Berelain enarcó una ceja en una mirada peligrosa, como habría notado cualquier hombre con dos dedos de frente. Kireyin no lo advirtió.
Perrin sentía el vello de la nuca empezando a ponerse de punta cada dos por tres, tanto más desde que tuvieron la ciudad a la vista. Quizá sólo era por la parte que tenía de lobo y a la que le desagradaban los muros, pero lo dudaba. La gente en lo alto de la muralla los señalaba con el dedo y algunos los observaban a través de visores de lentes. Al menos ésos distinguirían los estandartes con claridad, pero todos verían sin problemas a los soldados, con las cintas de las lanzas ondeando al impulso de la brisa matinal. Y los primeros carros de la hilera que se extendía por la calzada, fuera de su vista. Quizá todos los granjeros se encontraban apiñados en la ciudad.
—No hemos venido aquí para quedarnos plantados —repuso.
Berelain y Annoura habían planeado cómo acercarse a So Habor. El lord o lady local habría oído hablar de los expolios de los Shaido a pocos kilómetros al norte de su posición, y puede que también hubiese sabido de la presencia del Profeta en Altara. Una cosa u otra sería suficiente para que cualquiera actuara con precaución; las dos juntas bastarían para que la gente disparase flechas antes de preguntar a quién. En cualquier caso, era muy improbable que recibieran bien a soldados forasteros y los dejaran cruzar las puertas en esos momentos. Los lanceros permanecieron repartidos a lo largo de la elevación, una demostración de que los visitantes tenían una tropa armada aunque no quisieran utilizarla. No es que So Habor fuera a impresionarse por un centenar de hombres, pero las bruñidas armaduras de los ghealdanos y las rojas de la Guardia Alada señalaban que los visitantes no eran unos vagabundos embaucadores. Los hombres de Dos Ríos no impresionarían a nadie hasta que utilizaran sus arcos, de forma que se habían quedado atrás, con los carros, para mantener alto el ánimo de los conductores. Todo era una compleja estupidez, ostentación y fingimiento, pero Perrin era un herrero de campo por mucho que lo llamaran milord. La Principal de Mayene y una Aes Sedai eran las que debían saber cómo actuar en una situación así.

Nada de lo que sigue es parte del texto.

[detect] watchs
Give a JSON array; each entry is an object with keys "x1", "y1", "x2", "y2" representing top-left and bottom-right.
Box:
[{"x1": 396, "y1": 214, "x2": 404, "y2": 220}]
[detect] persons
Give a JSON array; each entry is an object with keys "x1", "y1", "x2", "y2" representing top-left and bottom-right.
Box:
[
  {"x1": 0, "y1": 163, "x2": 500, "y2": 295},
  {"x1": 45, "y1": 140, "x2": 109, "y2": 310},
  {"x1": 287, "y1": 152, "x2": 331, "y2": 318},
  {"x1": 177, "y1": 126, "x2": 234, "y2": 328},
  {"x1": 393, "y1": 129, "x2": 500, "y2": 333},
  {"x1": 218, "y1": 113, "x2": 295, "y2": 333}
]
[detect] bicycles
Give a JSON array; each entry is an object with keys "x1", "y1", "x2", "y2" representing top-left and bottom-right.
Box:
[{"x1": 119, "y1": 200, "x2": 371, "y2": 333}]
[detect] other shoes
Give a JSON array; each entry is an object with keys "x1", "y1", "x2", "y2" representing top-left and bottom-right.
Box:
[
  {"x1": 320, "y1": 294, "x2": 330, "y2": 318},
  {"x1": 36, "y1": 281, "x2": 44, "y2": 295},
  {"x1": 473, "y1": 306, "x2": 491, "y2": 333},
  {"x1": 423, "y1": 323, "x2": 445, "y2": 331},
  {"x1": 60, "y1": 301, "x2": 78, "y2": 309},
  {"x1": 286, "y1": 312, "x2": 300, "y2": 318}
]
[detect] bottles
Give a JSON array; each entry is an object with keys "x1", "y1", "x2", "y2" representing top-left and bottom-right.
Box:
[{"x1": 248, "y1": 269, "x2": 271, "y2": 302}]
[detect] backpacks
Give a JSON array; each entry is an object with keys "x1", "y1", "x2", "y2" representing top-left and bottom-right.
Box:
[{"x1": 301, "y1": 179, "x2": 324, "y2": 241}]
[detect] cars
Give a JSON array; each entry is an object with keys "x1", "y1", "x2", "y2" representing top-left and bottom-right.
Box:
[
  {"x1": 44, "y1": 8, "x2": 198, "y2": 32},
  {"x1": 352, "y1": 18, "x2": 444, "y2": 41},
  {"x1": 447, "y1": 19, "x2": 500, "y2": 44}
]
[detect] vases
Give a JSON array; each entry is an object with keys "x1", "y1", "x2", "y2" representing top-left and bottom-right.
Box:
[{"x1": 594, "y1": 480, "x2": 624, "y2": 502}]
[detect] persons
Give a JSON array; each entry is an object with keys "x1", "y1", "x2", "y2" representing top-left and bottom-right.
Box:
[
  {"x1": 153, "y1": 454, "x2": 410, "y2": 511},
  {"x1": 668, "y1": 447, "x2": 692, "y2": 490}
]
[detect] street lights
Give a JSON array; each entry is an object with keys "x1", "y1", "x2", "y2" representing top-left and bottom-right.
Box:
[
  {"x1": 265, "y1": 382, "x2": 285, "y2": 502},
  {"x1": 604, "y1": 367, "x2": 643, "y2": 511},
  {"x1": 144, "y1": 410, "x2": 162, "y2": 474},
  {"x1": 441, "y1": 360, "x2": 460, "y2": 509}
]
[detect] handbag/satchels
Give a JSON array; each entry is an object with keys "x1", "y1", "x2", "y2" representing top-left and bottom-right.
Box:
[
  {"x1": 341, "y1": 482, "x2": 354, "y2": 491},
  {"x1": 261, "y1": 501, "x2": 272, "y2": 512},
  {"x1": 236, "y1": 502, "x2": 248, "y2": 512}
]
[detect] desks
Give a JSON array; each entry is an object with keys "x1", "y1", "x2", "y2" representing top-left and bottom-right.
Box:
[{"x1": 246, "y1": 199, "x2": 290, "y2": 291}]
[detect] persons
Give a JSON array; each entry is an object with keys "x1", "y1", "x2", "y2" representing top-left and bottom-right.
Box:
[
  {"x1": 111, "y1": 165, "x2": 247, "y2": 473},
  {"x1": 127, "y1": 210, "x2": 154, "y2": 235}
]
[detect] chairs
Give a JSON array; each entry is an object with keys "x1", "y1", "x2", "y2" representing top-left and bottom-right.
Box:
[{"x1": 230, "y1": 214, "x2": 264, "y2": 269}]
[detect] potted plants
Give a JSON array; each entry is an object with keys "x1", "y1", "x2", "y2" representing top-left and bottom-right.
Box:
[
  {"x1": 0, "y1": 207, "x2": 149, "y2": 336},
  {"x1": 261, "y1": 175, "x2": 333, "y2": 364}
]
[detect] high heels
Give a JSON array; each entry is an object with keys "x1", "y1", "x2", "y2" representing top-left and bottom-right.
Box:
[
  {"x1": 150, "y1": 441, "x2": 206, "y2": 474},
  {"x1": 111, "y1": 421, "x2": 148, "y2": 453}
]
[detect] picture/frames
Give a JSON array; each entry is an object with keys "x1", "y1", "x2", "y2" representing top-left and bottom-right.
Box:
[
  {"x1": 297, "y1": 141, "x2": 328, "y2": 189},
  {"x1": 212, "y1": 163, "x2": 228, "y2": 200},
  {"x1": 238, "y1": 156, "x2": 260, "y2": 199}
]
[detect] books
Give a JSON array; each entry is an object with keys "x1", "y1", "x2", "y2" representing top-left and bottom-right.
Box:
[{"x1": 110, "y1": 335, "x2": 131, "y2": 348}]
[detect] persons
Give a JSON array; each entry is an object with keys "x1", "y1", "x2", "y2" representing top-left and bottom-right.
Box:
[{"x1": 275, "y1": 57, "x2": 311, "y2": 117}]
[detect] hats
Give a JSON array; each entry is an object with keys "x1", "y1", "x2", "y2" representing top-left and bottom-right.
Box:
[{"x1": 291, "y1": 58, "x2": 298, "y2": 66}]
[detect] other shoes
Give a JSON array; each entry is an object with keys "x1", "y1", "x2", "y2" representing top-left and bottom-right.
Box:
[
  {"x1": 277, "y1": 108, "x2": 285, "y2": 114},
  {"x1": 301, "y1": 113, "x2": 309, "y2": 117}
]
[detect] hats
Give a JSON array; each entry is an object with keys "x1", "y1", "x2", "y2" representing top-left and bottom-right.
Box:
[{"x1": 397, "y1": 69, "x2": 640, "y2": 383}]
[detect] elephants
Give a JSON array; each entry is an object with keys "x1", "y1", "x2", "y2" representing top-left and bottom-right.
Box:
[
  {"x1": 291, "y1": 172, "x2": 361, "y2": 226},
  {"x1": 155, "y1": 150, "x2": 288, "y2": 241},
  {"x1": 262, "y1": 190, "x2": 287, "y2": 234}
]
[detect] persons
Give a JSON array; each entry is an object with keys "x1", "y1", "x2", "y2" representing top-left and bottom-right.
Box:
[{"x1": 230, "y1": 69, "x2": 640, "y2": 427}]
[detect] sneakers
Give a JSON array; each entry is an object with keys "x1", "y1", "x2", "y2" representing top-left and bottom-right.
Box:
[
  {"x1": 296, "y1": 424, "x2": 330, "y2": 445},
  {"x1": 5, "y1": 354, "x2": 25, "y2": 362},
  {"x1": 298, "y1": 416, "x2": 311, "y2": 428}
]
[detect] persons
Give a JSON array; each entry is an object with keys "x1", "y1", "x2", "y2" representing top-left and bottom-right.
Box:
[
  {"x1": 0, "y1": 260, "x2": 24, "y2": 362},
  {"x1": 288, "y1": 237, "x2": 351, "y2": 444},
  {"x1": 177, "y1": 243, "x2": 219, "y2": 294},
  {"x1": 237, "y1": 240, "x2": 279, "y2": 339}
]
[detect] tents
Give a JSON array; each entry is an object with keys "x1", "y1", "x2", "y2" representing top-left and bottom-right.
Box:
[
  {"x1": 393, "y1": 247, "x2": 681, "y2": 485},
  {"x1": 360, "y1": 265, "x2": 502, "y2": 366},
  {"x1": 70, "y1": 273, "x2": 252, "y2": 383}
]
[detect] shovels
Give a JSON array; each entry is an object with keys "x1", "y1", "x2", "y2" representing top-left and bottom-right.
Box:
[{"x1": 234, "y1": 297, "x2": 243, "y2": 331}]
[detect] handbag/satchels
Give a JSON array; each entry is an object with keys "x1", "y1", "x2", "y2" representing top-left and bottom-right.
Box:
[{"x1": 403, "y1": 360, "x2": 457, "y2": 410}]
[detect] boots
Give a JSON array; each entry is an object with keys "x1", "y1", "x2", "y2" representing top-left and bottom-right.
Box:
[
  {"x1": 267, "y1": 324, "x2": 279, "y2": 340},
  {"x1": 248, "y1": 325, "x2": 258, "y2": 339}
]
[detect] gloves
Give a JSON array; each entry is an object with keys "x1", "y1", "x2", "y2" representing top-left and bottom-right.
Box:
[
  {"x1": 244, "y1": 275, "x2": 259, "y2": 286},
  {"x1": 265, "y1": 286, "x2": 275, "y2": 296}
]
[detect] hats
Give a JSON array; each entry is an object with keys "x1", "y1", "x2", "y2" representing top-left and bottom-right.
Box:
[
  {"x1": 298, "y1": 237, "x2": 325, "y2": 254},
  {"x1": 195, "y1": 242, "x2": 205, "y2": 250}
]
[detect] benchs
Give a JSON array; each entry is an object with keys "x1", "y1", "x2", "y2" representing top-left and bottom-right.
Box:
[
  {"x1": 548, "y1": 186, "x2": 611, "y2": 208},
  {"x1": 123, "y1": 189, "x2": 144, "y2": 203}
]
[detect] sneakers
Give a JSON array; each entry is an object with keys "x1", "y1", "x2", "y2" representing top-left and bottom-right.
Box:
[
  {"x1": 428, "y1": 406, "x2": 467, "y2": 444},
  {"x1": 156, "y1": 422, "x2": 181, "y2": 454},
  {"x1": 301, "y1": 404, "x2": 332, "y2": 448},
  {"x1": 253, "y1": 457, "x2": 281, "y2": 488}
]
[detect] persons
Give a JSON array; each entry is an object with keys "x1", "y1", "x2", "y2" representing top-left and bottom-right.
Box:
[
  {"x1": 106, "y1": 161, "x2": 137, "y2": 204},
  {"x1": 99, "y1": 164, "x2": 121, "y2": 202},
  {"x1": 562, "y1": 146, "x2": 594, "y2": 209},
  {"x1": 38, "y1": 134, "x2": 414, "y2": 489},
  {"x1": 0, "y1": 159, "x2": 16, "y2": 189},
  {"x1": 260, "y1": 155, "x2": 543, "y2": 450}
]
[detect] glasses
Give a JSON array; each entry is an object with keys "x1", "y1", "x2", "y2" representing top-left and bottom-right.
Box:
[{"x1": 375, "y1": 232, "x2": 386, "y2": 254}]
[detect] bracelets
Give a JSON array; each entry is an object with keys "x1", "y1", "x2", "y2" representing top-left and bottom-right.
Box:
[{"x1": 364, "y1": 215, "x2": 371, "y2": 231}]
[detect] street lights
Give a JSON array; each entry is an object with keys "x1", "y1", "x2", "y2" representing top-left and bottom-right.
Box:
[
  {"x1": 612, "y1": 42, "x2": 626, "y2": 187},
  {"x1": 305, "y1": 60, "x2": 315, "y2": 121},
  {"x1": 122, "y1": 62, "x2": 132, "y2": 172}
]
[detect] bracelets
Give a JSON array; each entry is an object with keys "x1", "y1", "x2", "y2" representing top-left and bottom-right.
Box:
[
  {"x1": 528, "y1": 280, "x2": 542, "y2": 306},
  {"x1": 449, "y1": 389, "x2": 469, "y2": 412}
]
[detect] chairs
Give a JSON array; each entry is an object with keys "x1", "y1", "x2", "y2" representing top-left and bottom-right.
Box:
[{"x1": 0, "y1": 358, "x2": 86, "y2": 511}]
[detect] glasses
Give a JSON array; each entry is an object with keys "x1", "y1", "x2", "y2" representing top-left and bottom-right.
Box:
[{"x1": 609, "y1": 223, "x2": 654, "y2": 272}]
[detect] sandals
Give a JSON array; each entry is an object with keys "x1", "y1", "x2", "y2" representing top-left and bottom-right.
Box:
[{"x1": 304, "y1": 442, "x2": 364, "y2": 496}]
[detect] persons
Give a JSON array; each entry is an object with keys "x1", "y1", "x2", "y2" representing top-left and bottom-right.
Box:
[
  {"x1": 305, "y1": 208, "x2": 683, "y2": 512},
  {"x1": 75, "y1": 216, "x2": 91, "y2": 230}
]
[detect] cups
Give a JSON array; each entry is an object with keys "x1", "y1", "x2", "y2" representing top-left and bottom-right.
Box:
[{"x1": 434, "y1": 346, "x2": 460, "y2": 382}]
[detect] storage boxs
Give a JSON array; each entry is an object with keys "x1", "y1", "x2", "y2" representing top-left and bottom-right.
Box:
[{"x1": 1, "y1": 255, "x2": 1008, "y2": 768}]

Gallenne encabezó la marcha cuesta abajo hacia el río a paso lento, con el brillante yelmo carmesí descansando en la silla y la espalda muy recta. Perrin y Berelain lo siguieron un poco retrasados, con Seonid entre ellos y Masuri y Annoura a ambos lados, las Aes Sedai con las capuchas retiradas para que cualquiera que estuviera en las murallas y supiera reconocer los rostros intemporales Aes Sedai pudiera verlas a las tres. Las Aes Sedai eran bien recibidas en casi todos los lados, incluso donde la gente preferiría lo contrario. Tras ellas marchaban los cuatro portaestandartes, con los Guardianes distribuidos entre medias luciendo sus capas que confundían la vista. Y Kireyin con su brillante yelmo apoyado en un muslo y un gesto amargado en la boca por haber sido relegado a cabalgar con los Guardianes y echando miradas fulminantes y altaneras a Balwer, que venía detrás con sus dos compañeros. Nadie le había dicho que podía ir, pero tampoco nadie le había dicho que no podía. Hacía una inclinación de cabeza cada vez que el noble lo miraba y después seguía estudiando las murallas de la ciudad que se alzaban al frente.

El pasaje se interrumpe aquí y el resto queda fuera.